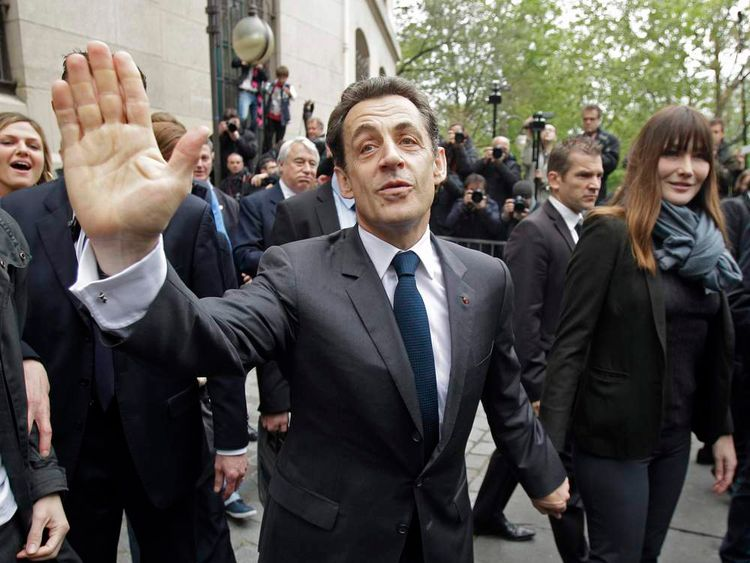 Nicolas Sarkozy, France's President and UMP party candidate for his re-election, and his wife Carla Bruni-Sarkozy leave after voting in the second round in Paris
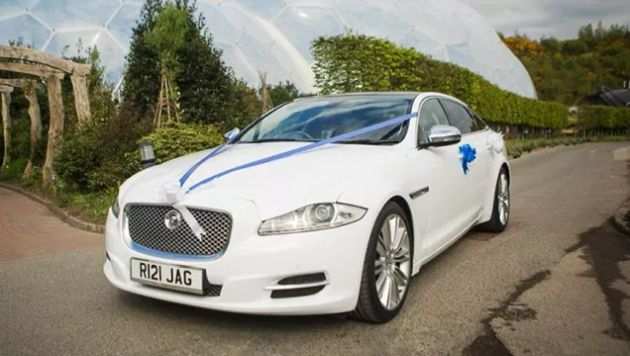 Jaguar Wedding Car Decor With Blue Ribbons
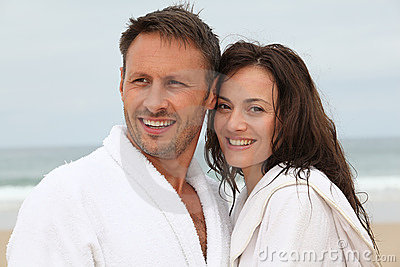 Couple in bathrobe at the beach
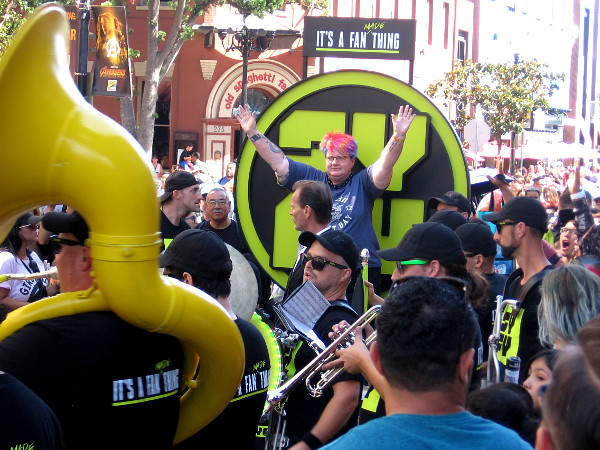 A fan at 2018 Comic-Con receives an award from Syfy in the Gaslamp on Saturday afternoon!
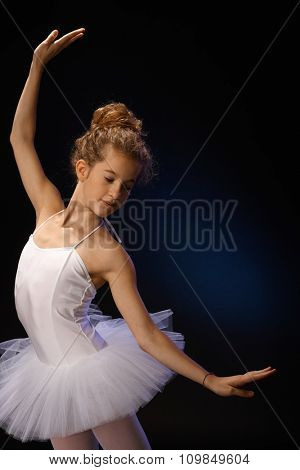 Young ballerina exercising over black background.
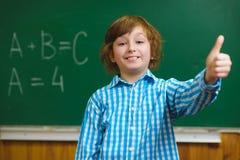 Thub sorridente felice di manifestazione del ragazzo su sul fondo della lavagna Concetto della scuola ed educativo Fotografia Stock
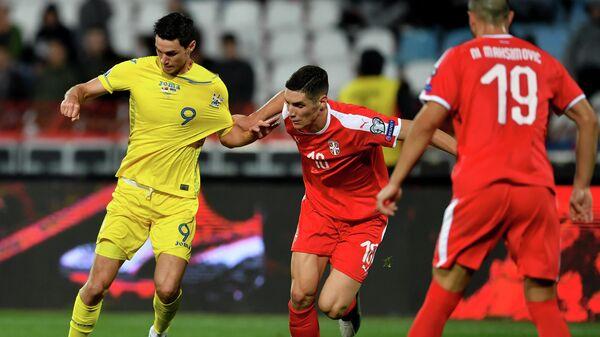 Игровой момент матча Сербия - Украина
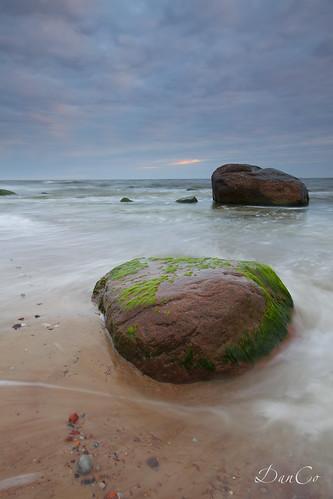 sunset sea stones baltic lithuania lietuva sigma1020mmf456exdchsm karkle canoneos50d cokinp121mfilter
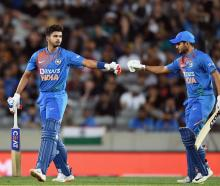 India's Shreyas Iyer (L) and Manish Pandey bump fists during the match against New Zealand. Photo...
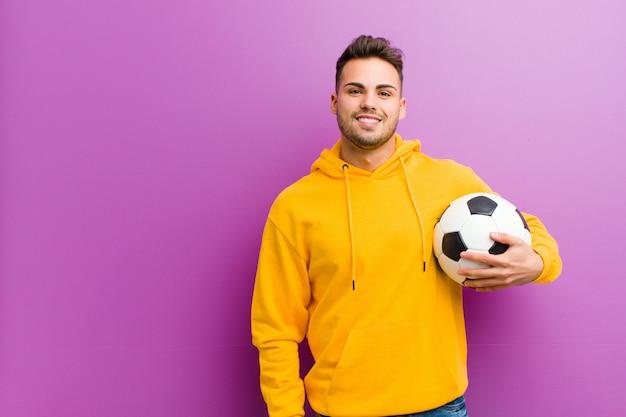 Молодой испанец человек с футбольным мячом на фиолетовом фоне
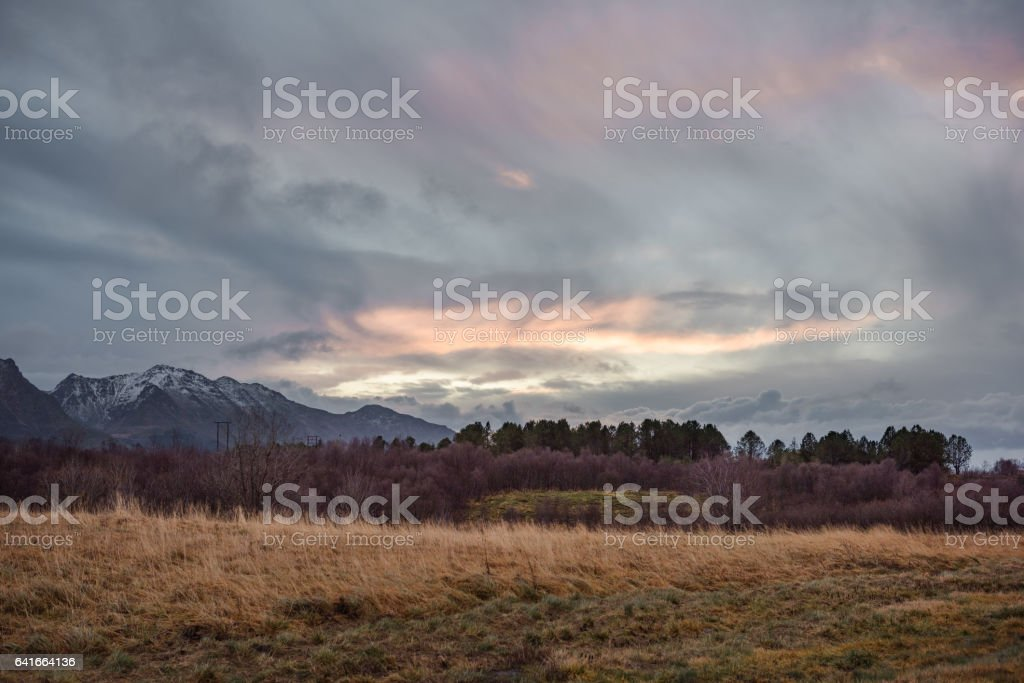 Grass field with trees and mountains on background with colorful cloudscape stock photo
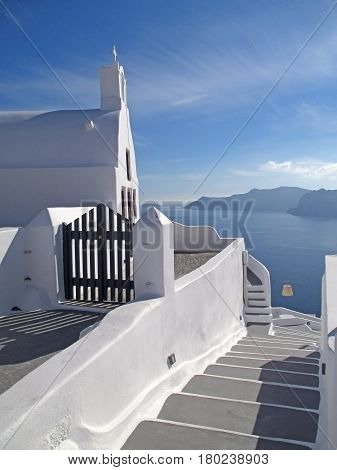 Greek Islands Style White Architecture with Blue Sea and sky at Santorini Island, Greece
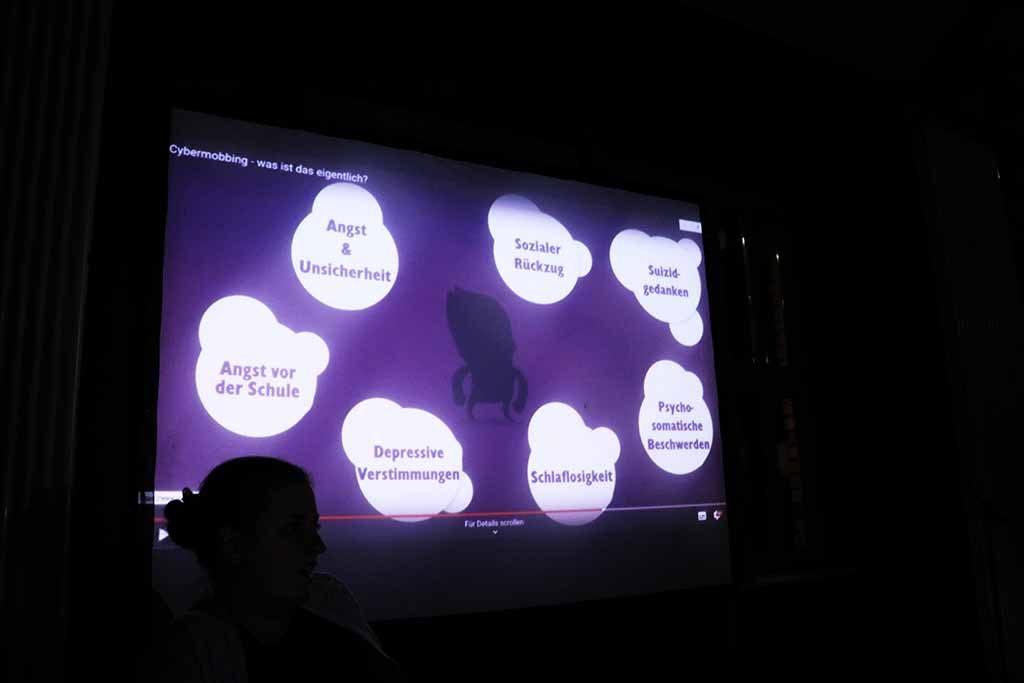 Die Gruppe schaut im Dunkeln eine Präsentation.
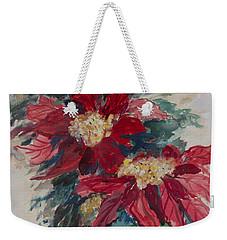 Poinsettias In A Brown Vase Weekender Tote Bag by Avonelle Kelsey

══════════════════════════════

WHAT THIS TASK INVOLVES >> Transcribe exactly the portion of the material above that runs from the line containing "Young ballerina exercising" through its last line, omitting all pictures.

COMPLETED EXERCISE >>
 Young ballerina exercising over black background.
 Thub sorridente felice di manifestazione del ragazzo su sul fondo della lavagna Concetto della scuola ed educativo Fotografia Stock
 Игровой момент матча Сербия - Украина
 sunset sea stones baltic lithuania lietuva sigma1020mmf456exdchsm karkle canoneos50d cokinp121mfilter
 India's Shreyas Iyer (L) and Manish Pandey bump fists during the match against New Zealand. Photo...
 Молодой испанец человек с футбольным мячом на фиолетовом фоне
 Grass field with trees and mountains on background with colorful cloudscape stock photo
 Greek Islands Style White Architecture with Blue Sea and sky at Santorini Island, Greece
 Die Gruppe schaut im Dunkeln eine Präsentation.
 Poinsettias In A Brown Vase Weekender Tote Bag by Avonelle Kelsey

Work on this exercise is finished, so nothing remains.